**PAGE EXTRACT**:
Hey admin colleagues

1) Do you run CEPH?
2) If so, do you have a SSD backed pool?
3) Do you use this pool for RBD images?

If you've answered all three with yes, do you run fstrim inside these RBD devices? (If yes please leave a comment so we can maybe reach out to you.) If you don't do it for a reason please leave a comment.

@ops yep, but also when I still had HDDs below, as fstrim on an rbd image reduces the number of objects in use - thin provisioning and stuff

Discard for the SSDs below is issued by bluestore already

@LittleFox the performance with HDDs here was too bad and HDDs to cheap.

Do you see major performance issues during the fstrim run on your VMs? How big is your cluster?

Follow

@ops the fstrim operation takes some time (at most around a minute per image), but that's mostly due to that only being half-automated and not run very frequently

For the few volumes with automated fstrim, I don't see any performance problems so far - but mostly use these volumes as k8s PVs, not disks for virtual machines, so they don't serve an OS but only the application itself

@LittleFox how big are these images? A minute is quite short if I look at our timings. Could you tell something about the number of OSDs and the current write rate in IOPS across the pool?

**EXTRACTED MATERIAL**:
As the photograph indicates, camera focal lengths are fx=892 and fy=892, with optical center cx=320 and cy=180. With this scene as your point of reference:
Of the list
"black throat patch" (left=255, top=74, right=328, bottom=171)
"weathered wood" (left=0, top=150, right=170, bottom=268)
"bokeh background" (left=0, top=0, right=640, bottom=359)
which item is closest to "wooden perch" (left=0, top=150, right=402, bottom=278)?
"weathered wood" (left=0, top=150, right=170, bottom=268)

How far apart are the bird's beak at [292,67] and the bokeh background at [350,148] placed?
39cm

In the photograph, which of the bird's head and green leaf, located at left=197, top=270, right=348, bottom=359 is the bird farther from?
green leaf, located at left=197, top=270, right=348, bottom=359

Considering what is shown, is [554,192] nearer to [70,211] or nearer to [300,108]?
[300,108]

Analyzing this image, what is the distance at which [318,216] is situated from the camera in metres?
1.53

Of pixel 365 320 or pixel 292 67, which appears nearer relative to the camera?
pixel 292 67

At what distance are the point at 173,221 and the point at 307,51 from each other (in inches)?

**PARTS OF THE EXERCISE**:
1. Answer these questions about the Ceph fstrim thread:
(a) What already issues discard for the SSDs below?
(b) At most, how long does the fstrim operation take per image?
(c) The volumes with automated fstrim are mostly used as what?
2. From the Ceph fstrim thread, quote the passage that starts at the words "Hey admin colleagues" and ends after "HDDs to cheap.".

**PER-TASK OUTPUTS**:
1.
(a) Bluestore
(b) Around a minute per image
(c) k8s PVs

2.
Hey admin colleagues

1) Do you run CEPH?
2) If so, do you have a SSD backed pool?
3) Do you use this pool for RBD images?

If you've answered all three with yes, do you run fstrim inside these RBD devices? (If yes please leave a comment so we can maybe reach out to you.) If you don't do it for a reason please leave a comment.

@ops yep, but also when I still had HDDs below, as fstrim on an rbd image reduces the number of objects in use - thin provisioning and stuff

Discard for the SSDs below is issued by bluestore already

@LittleFox the performance with HDDs here was too bad and HDDs to cheap.